Write out every entry below, each with its answer, word for word.

• _MATERIALS PROVIDED_:
* * * * * * * * *

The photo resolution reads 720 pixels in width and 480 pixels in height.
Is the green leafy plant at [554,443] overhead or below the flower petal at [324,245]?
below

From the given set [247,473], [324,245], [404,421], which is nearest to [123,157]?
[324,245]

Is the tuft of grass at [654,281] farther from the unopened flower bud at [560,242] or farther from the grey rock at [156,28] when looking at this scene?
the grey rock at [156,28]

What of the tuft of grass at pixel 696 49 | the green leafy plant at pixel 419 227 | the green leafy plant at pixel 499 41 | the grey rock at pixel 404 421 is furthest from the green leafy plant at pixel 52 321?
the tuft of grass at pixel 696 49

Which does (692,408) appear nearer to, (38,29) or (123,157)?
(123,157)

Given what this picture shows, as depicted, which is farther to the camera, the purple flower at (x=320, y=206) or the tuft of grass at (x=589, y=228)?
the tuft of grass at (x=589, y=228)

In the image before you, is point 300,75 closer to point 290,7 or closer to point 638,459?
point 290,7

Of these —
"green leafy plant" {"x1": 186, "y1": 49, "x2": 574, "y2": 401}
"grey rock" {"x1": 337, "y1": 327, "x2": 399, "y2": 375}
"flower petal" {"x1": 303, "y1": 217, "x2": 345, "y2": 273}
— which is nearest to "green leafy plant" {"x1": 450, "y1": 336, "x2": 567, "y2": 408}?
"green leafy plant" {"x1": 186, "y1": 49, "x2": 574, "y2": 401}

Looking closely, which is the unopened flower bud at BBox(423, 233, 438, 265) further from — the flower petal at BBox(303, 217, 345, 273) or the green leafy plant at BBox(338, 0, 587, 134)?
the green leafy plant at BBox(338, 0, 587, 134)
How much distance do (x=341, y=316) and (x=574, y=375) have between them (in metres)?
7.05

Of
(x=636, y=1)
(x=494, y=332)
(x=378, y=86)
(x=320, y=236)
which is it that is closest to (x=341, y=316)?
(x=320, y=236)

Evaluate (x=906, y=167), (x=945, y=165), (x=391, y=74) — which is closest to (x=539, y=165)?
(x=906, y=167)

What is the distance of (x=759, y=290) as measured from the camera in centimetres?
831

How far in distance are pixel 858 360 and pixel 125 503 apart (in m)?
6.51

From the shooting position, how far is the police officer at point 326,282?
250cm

* * * * * * * * *

• _OUTPUT FOR THIS TASK_:
The photo resolution reads 720 pixels in width and 480 pixels in height.
Is the green leafy plant at [554,443] overhead or below the flower petal at [324,245]?
below

From the given set [247,473], [324,245], [404,421], which is nearest to [123,157]?
[324,245]

Is the tuft of grass at [654,281] farther from the unopened flower bud at [560,242] or farther from the grey rock at [156,28] when looking at this scene?
the grey rock at [156,28]

What of the tuft of grass at pixel 696 49 | the green leafy plant at pixel 419 227 | the green leafy plant at pixel 499 41 | the grey rock at pixel 404 421 is furthest from the green leafy plant at pixel 52 321?
the tuft of grass at pixel 696 49

Which does (692,408) appear nearer to, (38,29) or (123,157)?
(123,157)

Given what this picture shows, as depicted, which is farther to the camera, the purple flower at (x=320, y=206) or the tuft of grass at (x=589, y=228)?
the tuft of grass at (x=589, y=228)

In the image before you, is point 300,75 closer to point 290,7 or closer to point 638,459?
point 290,7

Of these —
"green leafy plant" {"x1": 186, "y1": 49, "x2": 574, "y2": 401}
"grey rock" {"x1": 337, "y1": 327, "x2": 399, "y2": 375}
"flower petal" {"x1": 303, "y1": 217, "x2": 345, "y2": 273}
— which is nearest to "green leafy plant" {"x1": 450, "y1": 336, "x2": 567, "y2": 408}?
"green leafy plant" {"x1": 186, "y1": 49, "x2": 574, "y2": 401}

Looking closely, which is the unopened flower bud at BBox(423, 233, 438, 265) further from — the flower petal at BBox(303, 217, 345, 273) or the green leafy plant at BBox(338, 0, 587, 134)?
the green leafy plant at BBox(338, 0, 587, 134)
How much distance do (x=341, y=316) and (x=574, y=375) have between them (in metres)?
7.05

Of
(x=636, y=1)
(x=494, y=332)
(x=378, y=86)
(x=320, y=236)
which is it that is closest to (x=341, y=316)?
(x=320, y=236)

Evaluate (x=906, y=167), (x=945, y=165), (x=391, y=74) — which is closest to (x=539, y=165)?
(x=906, y=167)

What is the distance of (x=759, y=290) as measured from the camera in centimetres?
831

How far in distance are pixel 858 360 and pixel 125 503 apart (in m)?
6.51

From the shooting position, how far is the police officer at point 326,282?
250cm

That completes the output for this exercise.